That’s a good step. Try doing it with the material on the bed. Cast acrylic can vary much, and when you add a lamination of another material I would suspect the same for any of the two material films like you’re using here - make sure that sheet is flat and consistent in thickness. Let us know how that goes!

Thanks for the suggestions everyone.

We checked the belt and stepper motor; they seem to be fine. However when we were cleaning the rail we could feel bumps along the track where screws have been countersunk and then covered with a plastic cap. If you push the laser head by hand, you can feel a small resistance as it goes over each cap.


So we’ve sanded down each cap the best we could then cleaned and re-greased the rail. You can still feel it if you push the laser head by hand, but if you just rest your hand on it while letting the stepper motor pull it along, you don’t feel anything.

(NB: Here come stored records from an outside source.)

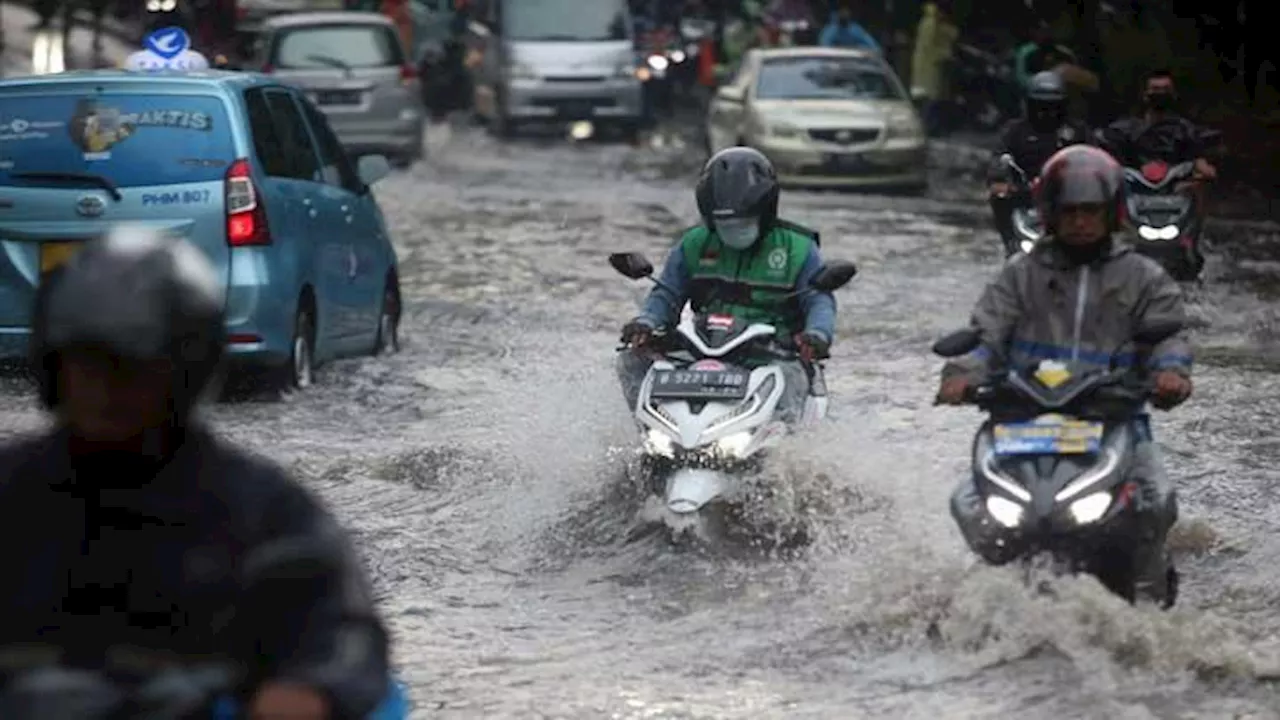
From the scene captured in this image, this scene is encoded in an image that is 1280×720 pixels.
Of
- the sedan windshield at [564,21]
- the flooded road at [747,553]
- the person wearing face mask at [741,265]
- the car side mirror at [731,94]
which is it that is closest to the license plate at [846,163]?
the car side mirror at [731,94]

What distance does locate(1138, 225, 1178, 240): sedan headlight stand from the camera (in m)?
19.8

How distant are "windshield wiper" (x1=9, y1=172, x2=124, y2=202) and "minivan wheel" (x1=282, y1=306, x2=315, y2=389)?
1.09 metres

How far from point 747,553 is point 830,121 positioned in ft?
60.0

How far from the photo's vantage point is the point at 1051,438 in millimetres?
8109

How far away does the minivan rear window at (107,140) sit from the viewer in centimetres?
1377

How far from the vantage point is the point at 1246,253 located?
23031 mm

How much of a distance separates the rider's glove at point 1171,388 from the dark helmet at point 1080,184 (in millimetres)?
465

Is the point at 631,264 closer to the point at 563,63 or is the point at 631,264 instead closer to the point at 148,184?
the point at 148,184

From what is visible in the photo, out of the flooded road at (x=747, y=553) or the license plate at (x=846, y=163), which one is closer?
the flooded road at (x=747, y=553)

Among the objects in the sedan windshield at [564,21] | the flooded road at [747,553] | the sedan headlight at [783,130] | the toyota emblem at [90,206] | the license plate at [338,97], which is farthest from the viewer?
the sedan windshield at [564,21]

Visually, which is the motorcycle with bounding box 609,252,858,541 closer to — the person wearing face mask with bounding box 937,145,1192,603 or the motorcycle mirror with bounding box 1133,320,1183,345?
the person wearing face mask with bounding box 937,145,1192,603

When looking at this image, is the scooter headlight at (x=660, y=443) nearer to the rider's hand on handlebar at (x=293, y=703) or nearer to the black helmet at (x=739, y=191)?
A: the black helmet at (x=739, y=191)

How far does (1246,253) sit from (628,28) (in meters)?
15.0

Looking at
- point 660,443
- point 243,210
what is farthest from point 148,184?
point 660,443
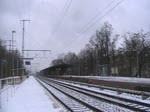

Our next run of plates turned out better but there’s still some inconsistency between them on the same sheet. However, this may just be the best that can be managed without creating some form of clamping system for the plastic or modifying the deck with a vacuum mount as suggested by Colin. Because he’s correct, there is some slight variation in the plastic.

But we’re trying to make this machine as easy to use for our team as the Epilog was. So, being able to just set the plastic in and run a job is our goal. But this may be something we’ll just have to live with even though the Epilog seemed to handle it just fine.